I have decided that all this glyph clustering business really is the way to make searchable/extractable PDFs. I’m still have urge-to-kill-RISING, however, whenever someone praises some application for its ability to do fancy, connected scripts, when said application cannot find the members of a latin font family and provide no control over latin typography. GIMP, Inkscape, Scribus, you name it, they are piles of crap, considering how long they have gone now without means to do the simplest operations of latin typography—GIMP and Inkscape in particular, for being unable to find and identify fonts correctly. Inkscape actually handles OpenType now, but without means of control, and, annoyingly, lately it has been doing fake italics without informing you that they are fake.
I honestly can't think of one free software GUI program out there that isn’t a pile of crap for latin typography. Only in the batch processors is there even hope; and here I’m making my own contribution, which unfortunately can only be made slowly and without documentation, on account of my disability.

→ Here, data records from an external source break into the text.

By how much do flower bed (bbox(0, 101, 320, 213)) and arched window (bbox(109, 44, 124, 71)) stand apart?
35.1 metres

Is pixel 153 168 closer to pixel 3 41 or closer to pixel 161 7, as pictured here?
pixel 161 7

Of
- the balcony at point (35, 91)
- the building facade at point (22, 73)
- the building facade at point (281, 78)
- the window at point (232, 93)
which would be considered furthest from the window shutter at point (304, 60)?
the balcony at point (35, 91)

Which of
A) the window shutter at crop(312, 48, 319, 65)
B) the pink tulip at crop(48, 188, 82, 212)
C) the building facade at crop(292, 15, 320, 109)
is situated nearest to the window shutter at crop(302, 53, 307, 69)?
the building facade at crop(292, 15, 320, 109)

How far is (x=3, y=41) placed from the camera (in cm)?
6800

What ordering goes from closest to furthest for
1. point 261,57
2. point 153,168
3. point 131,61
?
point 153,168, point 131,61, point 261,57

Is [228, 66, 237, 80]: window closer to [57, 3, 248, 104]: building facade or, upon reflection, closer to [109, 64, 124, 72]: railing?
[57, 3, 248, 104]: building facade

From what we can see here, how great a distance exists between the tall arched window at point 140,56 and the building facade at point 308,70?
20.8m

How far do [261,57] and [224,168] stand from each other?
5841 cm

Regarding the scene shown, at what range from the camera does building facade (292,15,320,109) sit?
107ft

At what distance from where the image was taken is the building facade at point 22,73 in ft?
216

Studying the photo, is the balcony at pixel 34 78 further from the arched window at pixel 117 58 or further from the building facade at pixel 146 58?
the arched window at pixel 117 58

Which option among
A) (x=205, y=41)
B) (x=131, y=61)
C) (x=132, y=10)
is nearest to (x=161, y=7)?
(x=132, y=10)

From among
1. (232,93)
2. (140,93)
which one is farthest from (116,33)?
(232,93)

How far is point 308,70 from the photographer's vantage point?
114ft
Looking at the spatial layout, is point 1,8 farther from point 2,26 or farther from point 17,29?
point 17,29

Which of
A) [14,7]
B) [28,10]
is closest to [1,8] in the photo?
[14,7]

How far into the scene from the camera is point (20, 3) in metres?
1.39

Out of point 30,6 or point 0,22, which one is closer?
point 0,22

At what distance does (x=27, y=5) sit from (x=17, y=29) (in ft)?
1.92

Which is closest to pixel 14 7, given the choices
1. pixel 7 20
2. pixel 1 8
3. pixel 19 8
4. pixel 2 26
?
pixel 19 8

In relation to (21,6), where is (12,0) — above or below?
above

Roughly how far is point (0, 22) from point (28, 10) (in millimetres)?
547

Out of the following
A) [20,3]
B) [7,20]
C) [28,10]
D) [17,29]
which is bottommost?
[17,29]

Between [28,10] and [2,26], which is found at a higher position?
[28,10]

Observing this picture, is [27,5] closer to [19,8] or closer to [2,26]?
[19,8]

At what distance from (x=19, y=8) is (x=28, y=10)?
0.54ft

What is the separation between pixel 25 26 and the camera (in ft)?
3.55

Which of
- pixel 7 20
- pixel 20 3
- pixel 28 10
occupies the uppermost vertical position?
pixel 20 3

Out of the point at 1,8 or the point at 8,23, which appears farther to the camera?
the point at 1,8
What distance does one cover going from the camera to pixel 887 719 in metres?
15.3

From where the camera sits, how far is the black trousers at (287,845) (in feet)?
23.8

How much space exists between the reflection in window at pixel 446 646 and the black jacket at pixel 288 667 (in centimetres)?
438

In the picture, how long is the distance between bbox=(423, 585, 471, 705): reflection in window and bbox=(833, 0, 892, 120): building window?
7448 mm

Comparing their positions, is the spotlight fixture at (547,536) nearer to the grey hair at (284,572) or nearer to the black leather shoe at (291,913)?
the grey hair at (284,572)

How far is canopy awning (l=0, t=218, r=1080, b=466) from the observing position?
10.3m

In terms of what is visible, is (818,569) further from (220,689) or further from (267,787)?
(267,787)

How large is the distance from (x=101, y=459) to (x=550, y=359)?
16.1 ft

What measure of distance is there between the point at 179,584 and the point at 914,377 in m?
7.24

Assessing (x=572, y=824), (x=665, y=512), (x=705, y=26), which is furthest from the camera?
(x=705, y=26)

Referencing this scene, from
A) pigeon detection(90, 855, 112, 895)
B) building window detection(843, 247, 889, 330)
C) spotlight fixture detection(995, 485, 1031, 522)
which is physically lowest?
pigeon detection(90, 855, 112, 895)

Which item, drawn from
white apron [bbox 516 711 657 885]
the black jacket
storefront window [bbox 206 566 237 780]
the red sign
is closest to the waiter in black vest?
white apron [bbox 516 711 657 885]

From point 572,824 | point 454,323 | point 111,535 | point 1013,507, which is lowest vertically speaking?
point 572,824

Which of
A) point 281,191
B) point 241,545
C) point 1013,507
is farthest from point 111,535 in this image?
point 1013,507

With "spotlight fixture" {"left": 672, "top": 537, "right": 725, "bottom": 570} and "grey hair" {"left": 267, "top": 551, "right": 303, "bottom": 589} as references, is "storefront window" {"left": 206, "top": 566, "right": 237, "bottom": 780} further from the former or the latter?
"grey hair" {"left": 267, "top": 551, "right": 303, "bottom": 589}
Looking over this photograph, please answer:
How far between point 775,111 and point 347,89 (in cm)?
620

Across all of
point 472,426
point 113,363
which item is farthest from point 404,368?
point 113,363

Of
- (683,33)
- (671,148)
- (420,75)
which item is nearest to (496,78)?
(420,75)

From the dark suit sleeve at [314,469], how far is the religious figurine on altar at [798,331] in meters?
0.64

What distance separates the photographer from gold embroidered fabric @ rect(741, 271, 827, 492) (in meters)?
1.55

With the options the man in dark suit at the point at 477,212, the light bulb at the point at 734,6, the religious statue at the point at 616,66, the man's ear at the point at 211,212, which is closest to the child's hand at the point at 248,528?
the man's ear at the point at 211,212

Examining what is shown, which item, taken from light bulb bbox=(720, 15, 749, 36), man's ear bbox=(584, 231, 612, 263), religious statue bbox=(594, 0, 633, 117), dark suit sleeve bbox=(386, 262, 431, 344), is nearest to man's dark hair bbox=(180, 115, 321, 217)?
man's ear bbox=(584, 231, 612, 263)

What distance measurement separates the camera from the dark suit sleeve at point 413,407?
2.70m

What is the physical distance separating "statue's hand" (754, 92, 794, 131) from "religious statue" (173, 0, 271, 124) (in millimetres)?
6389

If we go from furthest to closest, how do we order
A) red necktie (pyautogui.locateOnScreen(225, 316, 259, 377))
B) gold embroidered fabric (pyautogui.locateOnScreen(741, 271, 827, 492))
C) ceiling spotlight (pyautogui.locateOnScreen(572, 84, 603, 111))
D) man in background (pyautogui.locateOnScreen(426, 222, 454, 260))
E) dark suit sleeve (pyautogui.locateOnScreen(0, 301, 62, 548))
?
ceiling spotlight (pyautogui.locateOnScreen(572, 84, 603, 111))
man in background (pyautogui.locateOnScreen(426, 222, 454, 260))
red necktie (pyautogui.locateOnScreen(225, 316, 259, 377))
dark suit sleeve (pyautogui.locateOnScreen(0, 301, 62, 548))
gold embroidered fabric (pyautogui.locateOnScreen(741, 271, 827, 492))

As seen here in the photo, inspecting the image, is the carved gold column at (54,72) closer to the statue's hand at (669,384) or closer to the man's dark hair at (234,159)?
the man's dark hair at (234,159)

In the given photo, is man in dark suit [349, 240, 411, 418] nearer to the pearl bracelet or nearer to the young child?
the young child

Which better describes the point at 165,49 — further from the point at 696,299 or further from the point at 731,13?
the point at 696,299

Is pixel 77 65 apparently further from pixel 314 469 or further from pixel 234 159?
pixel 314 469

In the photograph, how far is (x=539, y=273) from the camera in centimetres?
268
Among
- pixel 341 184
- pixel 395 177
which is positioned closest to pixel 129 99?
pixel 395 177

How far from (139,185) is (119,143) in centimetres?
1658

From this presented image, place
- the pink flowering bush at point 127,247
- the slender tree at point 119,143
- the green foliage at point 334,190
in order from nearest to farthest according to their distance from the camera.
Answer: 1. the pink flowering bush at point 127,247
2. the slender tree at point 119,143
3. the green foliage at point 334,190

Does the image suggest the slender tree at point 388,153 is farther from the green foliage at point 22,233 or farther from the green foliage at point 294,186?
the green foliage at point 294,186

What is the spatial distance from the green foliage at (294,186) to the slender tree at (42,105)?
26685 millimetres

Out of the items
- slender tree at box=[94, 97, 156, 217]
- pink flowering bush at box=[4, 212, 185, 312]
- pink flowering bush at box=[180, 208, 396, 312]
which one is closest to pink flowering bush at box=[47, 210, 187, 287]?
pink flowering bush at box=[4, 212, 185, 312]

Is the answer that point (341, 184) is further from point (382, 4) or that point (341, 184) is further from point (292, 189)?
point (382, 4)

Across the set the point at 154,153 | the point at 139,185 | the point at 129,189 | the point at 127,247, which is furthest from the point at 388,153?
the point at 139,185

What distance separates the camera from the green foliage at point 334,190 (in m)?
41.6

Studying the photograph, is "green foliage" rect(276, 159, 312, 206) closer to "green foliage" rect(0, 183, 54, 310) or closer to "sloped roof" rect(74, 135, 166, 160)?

In other matters: I tried incorporating Python support, but it was too messy. I’m considering integrating Icon 9.4 into the system; another strong possibility is ML-Lua, which has the advantage of being written in OCaml. Both are in the public domain, I believe. Icon is familiar to me, including much of the internals, and (except for its graphics support) is accidentally smart enough to handle UTF-8 encoding, even though it is by now one of the oldest programming languages a person actually encounters. (Just use string matching operations instead of character matching ones.)